Отвели в молчании глаза бояре. Слышно только, как потрескивают фитили в свечах. Романов, отложив посох, поглаживал здоровой рукой калеченую, будто в том неотложное дело нашёл. Куракин перстень на пальце крутил, блескучим камешком любовался. Нагово не отрывал взгляда от икон. Никто не мог дать разумного совета. Измельчала Дума, оскудела смелыми умами. Напрочь был изгнан из неё за потворство Гермогену и под страхом расправы безвылазно сидел в своих хоромах рассудительный Иван Воротынский, не было находчивого Василия Голицына, пленённого Сигизмундом под Смоленском, не увидеть тут больше и многоопытного Андрея Трубецкого, что скончался от дряхлости. Зато покорливых да безгласных в Думе набралось вдосталь. Оттого и стало за обычай постылое единодушие. Оттого и наловчились тут смиряться да поддакивать.

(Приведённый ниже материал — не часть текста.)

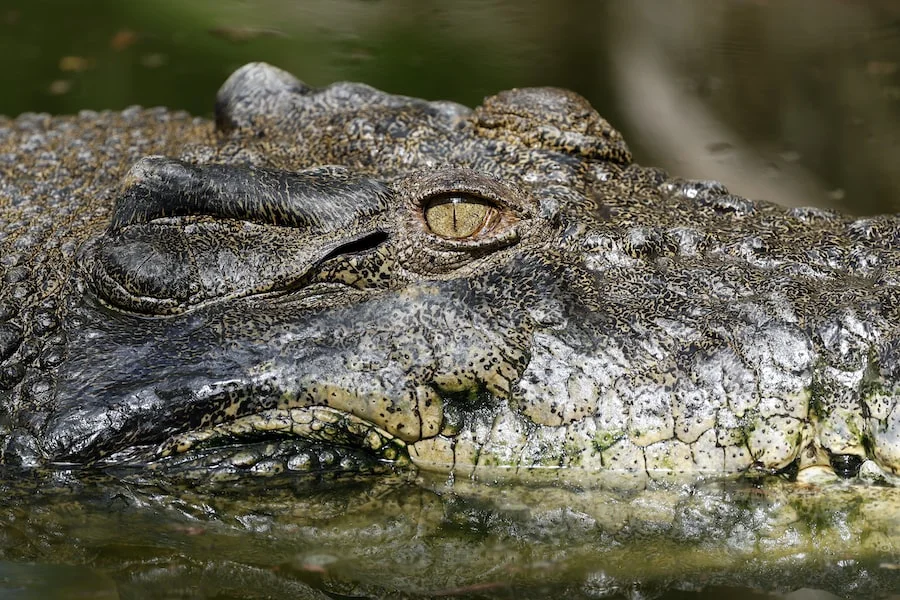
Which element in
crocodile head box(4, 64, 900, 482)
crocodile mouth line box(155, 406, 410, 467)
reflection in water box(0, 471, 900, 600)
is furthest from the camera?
crocodile mouth line box(155, 406, 410, 467)

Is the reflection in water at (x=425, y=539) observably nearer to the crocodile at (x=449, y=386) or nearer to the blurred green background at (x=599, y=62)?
the crocodile at (x=449, y=386)

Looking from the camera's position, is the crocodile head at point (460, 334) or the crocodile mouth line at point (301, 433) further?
the crocodile mouth line at point (301, 433)

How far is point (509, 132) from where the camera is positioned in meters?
3.57

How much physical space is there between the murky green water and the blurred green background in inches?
0.8

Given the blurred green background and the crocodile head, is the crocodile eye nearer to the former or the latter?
the crocodile head

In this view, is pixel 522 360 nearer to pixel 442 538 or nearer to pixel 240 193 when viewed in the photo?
pixel 442 538

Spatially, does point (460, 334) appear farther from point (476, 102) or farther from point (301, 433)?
point (476, 102)

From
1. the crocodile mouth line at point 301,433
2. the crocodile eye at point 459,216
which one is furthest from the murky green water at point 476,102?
the crocodile eye at point 459,216

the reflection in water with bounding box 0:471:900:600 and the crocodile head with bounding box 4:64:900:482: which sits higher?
the crocodile head with bounding box 4:64:900:482

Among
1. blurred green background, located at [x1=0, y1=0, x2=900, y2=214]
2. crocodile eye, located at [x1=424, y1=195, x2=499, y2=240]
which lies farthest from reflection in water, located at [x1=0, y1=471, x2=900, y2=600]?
blurred green background, located at [x1=0, y1=0, x2=900, y2=214]

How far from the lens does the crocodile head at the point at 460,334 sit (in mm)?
2850

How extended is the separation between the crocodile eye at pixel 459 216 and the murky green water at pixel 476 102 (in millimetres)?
761

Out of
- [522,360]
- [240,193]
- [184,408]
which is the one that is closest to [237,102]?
[240,193]

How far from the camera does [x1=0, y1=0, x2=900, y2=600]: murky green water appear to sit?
109 inches
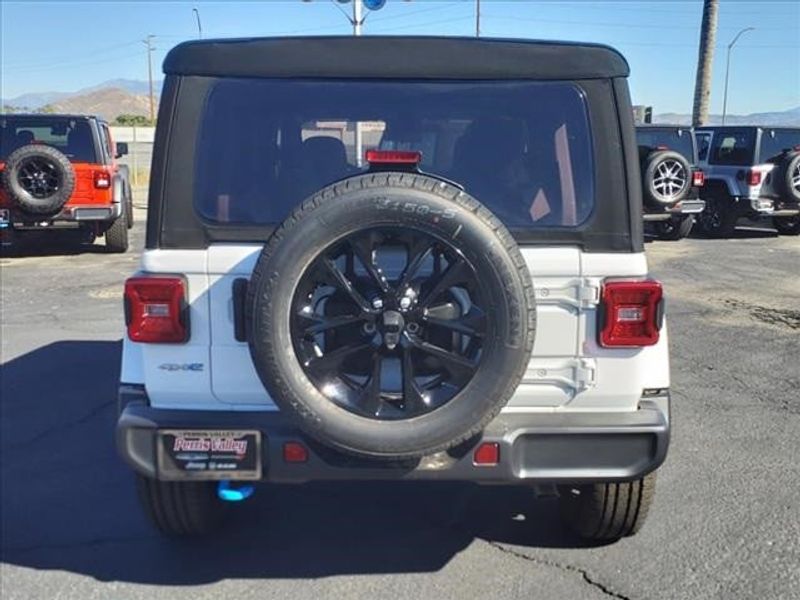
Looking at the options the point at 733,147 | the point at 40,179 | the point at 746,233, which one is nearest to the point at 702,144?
the point at 733,147

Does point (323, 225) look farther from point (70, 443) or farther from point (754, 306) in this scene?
point (754, 306)

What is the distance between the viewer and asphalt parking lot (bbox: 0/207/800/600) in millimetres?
3242

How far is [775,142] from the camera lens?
46.4 ft

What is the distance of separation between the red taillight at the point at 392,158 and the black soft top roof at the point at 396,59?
0.32 metres

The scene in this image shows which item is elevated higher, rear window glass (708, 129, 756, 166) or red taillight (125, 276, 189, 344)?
rear window glass (708, 129, 756, 166)

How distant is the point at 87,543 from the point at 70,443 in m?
1.25

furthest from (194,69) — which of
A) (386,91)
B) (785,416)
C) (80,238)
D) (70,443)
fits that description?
(80,238)

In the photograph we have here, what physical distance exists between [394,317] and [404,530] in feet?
4.61

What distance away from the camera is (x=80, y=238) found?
44.8 ft

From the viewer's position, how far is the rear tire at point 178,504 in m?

Однако ныне случай особый. Взял бы на себя Мстиславский грех — и ладно бы, всё едино ему первому за всё отвечать. Так нет же, остерёгся: тут уж на злую прихоть Салтыкова не свалишь, от себя укора не отведёшь — вот и растянул петлю пошире, самых близких вовлёк. Тошно боярам.

   — Хоть тресни, ничего на ум нейдёт, — наконец сокрушённо признался Романов. — Своего бы не пожалели. Да где родовые вотчины наши? Все похватаны да розданы воровски, Ляпунов чужим без меры пособников наделял.

Нонь Заруцкий с Трубецким пуще того грабят. Вовсе нас обездолили.

За самое больное задел Романов. И потому все воспряли, оживились.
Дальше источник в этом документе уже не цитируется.